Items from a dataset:
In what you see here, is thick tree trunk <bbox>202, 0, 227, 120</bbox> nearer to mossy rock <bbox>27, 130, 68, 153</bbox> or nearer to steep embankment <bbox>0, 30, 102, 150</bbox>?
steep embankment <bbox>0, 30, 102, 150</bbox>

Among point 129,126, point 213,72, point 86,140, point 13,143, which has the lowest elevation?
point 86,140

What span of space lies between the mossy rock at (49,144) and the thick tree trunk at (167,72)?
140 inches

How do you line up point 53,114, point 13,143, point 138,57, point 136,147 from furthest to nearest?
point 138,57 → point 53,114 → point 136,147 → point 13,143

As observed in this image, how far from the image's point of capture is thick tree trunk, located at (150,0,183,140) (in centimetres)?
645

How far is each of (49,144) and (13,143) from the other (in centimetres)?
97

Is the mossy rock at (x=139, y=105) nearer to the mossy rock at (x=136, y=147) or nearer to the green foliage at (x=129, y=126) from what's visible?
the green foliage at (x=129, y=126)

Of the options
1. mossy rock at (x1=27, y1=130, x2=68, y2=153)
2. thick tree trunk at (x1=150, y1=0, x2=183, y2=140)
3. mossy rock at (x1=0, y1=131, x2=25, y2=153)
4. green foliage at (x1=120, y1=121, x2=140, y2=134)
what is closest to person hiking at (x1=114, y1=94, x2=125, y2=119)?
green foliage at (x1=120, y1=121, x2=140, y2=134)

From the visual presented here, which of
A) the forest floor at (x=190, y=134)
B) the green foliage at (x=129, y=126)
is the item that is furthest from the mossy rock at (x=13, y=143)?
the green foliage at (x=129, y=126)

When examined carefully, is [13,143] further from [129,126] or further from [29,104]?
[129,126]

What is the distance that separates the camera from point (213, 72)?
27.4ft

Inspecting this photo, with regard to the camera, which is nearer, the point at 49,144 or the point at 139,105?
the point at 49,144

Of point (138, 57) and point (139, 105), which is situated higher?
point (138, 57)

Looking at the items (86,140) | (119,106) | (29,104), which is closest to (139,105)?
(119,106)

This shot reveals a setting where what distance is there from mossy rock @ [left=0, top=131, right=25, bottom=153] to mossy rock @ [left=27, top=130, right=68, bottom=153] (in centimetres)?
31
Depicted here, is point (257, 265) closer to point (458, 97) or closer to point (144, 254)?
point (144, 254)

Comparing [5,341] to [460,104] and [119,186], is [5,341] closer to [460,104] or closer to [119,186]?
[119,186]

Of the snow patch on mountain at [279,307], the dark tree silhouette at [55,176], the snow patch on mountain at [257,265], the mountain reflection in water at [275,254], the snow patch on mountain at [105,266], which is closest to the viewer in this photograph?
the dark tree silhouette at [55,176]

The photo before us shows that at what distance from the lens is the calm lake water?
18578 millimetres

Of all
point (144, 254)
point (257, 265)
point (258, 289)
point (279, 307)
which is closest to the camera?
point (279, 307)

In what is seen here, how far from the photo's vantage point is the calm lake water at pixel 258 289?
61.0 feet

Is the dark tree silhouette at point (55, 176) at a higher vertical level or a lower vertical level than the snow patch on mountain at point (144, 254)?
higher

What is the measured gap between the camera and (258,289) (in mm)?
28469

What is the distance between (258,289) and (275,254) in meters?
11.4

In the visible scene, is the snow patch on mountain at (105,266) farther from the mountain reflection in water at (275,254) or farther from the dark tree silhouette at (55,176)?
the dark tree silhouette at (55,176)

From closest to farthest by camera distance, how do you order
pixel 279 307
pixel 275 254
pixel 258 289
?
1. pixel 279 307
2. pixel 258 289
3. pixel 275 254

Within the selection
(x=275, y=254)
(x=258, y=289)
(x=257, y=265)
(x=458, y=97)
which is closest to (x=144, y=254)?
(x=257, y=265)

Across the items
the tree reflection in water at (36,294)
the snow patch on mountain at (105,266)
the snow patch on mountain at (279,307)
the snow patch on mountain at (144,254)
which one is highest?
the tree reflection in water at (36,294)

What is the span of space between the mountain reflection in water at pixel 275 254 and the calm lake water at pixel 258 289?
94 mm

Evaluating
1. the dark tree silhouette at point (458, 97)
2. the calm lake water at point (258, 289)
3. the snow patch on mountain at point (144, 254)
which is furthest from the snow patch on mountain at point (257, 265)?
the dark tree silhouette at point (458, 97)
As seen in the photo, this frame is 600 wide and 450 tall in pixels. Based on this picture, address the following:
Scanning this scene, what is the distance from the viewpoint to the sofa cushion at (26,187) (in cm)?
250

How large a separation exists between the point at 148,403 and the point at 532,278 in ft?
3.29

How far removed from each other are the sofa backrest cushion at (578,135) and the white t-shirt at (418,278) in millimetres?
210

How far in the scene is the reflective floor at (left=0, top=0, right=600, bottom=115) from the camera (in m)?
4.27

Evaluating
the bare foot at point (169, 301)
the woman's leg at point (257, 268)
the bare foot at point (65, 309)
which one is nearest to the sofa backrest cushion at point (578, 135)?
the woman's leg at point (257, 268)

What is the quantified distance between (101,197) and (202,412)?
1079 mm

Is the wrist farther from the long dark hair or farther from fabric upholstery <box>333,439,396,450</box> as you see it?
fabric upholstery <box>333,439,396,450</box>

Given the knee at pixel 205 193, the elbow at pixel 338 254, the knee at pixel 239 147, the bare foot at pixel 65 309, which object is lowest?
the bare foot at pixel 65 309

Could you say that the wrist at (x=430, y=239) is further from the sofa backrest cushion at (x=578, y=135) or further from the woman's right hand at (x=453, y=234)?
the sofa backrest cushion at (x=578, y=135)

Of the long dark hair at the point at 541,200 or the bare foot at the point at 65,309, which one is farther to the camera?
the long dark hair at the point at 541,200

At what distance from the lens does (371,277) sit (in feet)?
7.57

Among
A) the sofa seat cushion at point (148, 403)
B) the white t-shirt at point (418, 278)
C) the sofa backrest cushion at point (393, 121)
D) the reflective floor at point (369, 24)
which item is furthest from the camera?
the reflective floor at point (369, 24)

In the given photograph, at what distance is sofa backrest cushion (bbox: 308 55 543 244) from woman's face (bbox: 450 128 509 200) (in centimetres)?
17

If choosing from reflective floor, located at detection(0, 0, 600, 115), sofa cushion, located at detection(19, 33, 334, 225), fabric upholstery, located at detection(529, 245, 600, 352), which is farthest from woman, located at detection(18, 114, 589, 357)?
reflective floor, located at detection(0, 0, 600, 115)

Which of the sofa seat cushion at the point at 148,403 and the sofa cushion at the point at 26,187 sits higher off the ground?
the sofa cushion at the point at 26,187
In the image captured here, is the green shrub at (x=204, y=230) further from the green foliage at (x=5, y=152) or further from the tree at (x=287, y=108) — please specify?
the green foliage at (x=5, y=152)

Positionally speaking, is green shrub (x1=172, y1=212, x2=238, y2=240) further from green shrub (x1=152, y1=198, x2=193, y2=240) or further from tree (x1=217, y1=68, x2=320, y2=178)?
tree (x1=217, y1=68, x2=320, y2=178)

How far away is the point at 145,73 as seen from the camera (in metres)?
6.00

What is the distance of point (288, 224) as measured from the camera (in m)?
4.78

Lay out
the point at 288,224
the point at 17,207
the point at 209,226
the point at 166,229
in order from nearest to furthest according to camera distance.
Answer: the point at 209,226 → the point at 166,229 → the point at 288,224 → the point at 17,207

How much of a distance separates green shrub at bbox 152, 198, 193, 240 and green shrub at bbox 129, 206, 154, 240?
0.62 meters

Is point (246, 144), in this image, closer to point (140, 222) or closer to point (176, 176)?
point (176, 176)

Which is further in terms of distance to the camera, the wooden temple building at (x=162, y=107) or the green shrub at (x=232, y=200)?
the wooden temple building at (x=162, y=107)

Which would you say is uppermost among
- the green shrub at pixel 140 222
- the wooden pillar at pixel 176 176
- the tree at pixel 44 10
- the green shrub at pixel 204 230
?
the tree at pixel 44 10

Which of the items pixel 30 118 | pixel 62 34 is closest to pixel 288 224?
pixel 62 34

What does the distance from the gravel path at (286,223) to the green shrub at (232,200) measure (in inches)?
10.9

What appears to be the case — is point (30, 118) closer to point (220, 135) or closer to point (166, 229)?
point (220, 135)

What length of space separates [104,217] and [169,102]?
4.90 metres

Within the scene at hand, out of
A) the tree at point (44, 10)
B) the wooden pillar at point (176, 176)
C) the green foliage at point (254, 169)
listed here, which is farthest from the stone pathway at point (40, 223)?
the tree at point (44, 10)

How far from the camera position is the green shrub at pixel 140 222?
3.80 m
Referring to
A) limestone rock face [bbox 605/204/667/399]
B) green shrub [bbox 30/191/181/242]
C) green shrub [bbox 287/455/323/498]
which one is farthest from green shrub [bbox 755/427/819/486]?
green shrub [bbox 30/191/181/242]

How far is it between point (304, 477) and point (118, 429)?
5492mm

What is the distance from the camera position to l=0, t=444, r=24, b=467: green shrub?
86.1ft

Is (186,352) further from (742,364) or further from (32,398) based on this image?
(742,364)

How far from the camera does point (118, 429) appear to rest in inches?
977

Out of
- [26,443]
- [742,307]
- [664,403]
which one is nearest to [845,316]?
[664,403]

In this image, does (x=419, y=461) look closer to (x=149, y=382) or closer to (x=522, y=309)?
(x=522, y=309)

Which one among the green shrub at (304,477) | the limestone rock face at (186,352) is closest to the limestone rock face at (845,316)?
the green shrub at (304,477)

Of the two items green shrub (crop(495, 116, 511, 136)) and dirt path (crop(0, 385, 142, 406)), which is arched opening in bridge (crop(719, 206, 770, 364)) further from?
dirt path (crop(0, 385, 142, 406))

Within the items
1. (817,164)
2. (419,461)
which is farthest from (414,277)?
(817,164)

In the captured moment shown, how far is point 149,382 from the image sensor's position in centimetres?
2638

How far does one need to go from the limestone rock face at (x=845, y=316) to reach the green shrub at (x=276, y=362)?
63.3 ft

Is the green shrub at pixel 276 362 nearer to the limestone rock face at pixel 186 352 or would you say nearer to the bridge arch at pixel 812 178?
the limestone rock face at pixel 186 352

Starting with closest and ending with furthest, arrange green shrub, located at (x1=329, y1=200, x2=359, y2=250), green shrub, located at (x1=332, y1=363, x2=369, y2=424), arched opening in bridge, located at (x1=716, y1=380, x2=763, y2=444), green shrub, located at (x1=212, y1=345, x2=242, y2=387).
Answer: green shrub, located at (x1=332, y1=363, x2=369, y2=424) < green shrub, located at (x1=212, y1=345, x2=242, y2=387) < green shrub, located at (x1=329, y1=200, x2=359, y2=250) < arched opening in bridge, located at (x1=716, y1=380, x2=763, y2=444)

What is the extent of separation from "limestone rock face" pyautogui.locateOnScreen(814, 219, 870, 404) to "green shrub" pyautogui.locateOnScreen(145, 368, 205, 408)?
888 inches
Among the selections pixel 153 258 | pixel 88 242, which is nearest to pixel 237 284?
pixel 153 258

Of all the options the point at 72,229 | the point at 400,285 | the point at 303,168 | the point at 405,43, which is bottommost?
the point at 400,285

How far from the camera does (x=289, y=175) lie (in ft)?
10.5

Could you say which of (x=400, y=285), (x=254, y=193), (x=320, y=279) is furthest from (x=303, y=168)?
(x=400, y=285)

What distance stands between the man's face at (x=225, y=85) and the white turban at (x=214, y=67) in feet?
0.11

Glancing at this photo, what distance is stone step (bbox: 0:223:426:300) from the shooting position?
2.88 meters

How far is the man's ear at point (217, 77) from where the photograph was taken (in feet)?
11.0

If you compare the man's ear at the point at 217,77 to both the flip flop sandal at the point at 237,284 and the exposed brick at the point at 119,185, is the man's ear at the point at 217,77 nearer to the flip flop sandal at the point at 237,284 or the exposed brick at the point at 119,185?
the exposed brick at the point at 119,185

• Task objective: Begin with the line that contains "Glancing at this" and quote each line after it exactly, stopping after the last line of the data.

• Expected answer:
Glancing at this photo, what distance is stone step (bbox: 0:223:426:300) from the shooting position?
2.88 meters

How far is the man's ear at point (217, 77) from where the photograph was taken (in feet)?
11.0

If you compare the man's ear at the point at 217,77 to both the flip flop sandal at the point at 237,284 and the exposed brick at the point at 119,185, is the man's ear at the point at 217,77 nearer to the flip flop sandal at the point at 237,284 or the exposed brick at the point at 119,185?
the exposed brick at the point at 119,185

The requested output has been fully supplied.